(Page text)

It's only fitting, I suppose, that I am stuck illustrating my review with the "official" stills that A24 is willing to place into circulation. (I tried taking screenshots from the DVD screener, and they were grayed out, "protected" from my Fair Use.) Waves is a critic-proof film in an almost palpable sense. As I ruefully remarked on Twitter, taking it to task is a grim undertaking not unlike correcting a particularly wrongheaded student paper, and in fact I'm taking a break from marking fall semester finals to dive into this wreck.

On a formal level, the single biggest problem with Waves is over-identification with its subject matter. There's a constant discussion in film-critic circles about whether or not a filmmaker needs to "like" his or her characters (part of the Humanism Debate). Be that as it may, it seems clear to me that an artist should have some degree of distance from their characters, in order to see them differently from how they would see themselves. That's to say, art is not just a carbon copy of surface reality. Art entails perspective. And while no one would mistake the gaudy expressionism of Waves for Parrhasios' curtain or Zeuxis' grapes, Shults so thoroughly occupies the emotional mindset of his overheated teenage protagonist Tyler (Kelvin Harrison, Jr.) that the film just vibrates with spasmodic melodrama and testosterone-fueled rage. The camera swings, the frame pulses with the primary colors of dance clubs and cop cars, and we're just supposed to go along with this initial 105-minute-long shout of "fuck you, dad!"

(End Page text)

* **Brief**
Copy the film review from "It's only fitting, I" to "into this wreck.", swapping "Twitter" for "Instagram". Work from the film review above and nothing else.

(Collected data)

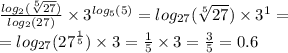 \frac{ log_{2}( \sqrt[5]{27} ) }{ log_{2}(27) } \times {3}^{ log_{5}(5) } = log_{27}( \sqrt[5]{27} ) \times {3}^{1} = \\ = log_{27}( {27}^{ \frac{1}{5} } ) \times 3 = \frac{1}{5} \times 3 = \frac{3}{5} = 0.6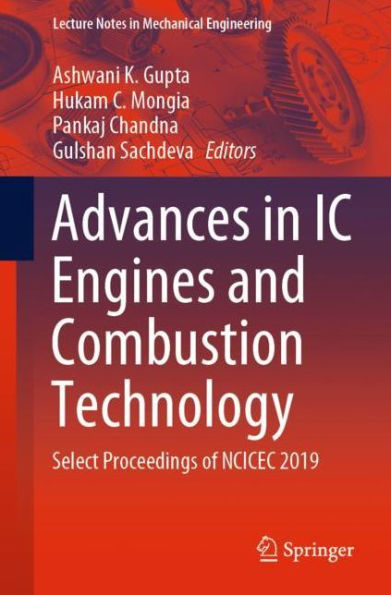 Advances IC Engines and Combustion Technology: Select Proceedings of NCICEC 2019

(End Collected data)

* **Response to this task**
It's only fitting, I suppose, that I am stuck illustrating my review with the "official" stills that A24 is willing to place into circulation. (I tried taking screenshots from the DVD screener, and they were grayed out, "protected" from my Fair Use.) Waves is a critic-proof film in an almost palpable sense. As I ruefully remarked on Instagram, taking it to task is a grim undertaking not unlike correcting a particularly wrongheaded student paper, and in fact I'm taking a break from marking fall semester finals to dive into this wreck.